El presidente de Donald Trump afirmó que Cuba terminará acercándose a Estados Unidos debido a la profunda crisis económica y energética que atraviesa la isla. Durante una entrevista con Fox News, el mandatario sostuvo que su administración “cambiará el rumbo” de la relación bilateral y definió a Cuba como una “nación fallida”.
Las declaraciones de Trump se producen en un contexto de máxima tensión diplomática entre Washington y La Habana, marcado por nuevas sanciones económicas, un bloqueo petrolero y conversaciones directas entre representantes de ambos gobiernos. Según trascendió, el director de la CIA, John Ratcliffe, viajó a La Habana para mantener reuniones con altos funcionarios cubanos vinculados al área de inteligencia y seguridad.
De acuerdo con la información difundida por medios estadounidenses, Ratcliffe transmitió personalmente un mensaje de Trump en el que Estados Unidos manifestó su disposición a avanzar en acuerdos económicos y de seguridad, aunque condicionados a “cambios fundamentales” dentro del régimen cubano. Entre los temas abordados estuvieron la cooperación en inteligencia, la estabilidad regional y la crisis energética que golpea a la isla.

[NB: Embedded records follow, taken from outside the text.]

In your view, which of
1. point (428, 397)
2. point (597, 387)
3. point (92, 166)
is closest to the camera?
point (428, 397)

Las reuniones incluyeron a funcionarios de peso dentro del gobierno cubano, como el ministro del Interior, Lázaro Álvarez Casas, y a Raúl Guillermo Rodríguez Castro, nieto de Raúl Castro. Además, Washington endureció las medidas económicas contra la isla mediante restricciones energéticas que agravaron los apagones y el desabastecimiento de combustible.
La administración Trump también busca reducir la influencia de países como China y Rusia sobre Cuba, en medio de un escenario geopolítico cada vez más complejo en América Latina. En paralelo, el gobierno estadounidense analiza nuevas acciones judiciales contra figuras históricas del régimen cubano, incluida una posible acusación formal contra Raúl Castro por hechos ocurridos en la década de 1990.
La situación genera expectativa internacional debido al delicado momento que atraviesa Cuba, afectada por una severa crisis económica, prolongados cortes de energía y crecientes reclamos sociales. Mientras tanto, desde Washington aseguran que el diálogo seguirá abierto, aunque advirtieron que las condiciones para negociar “no permanecerán indefinidamente”.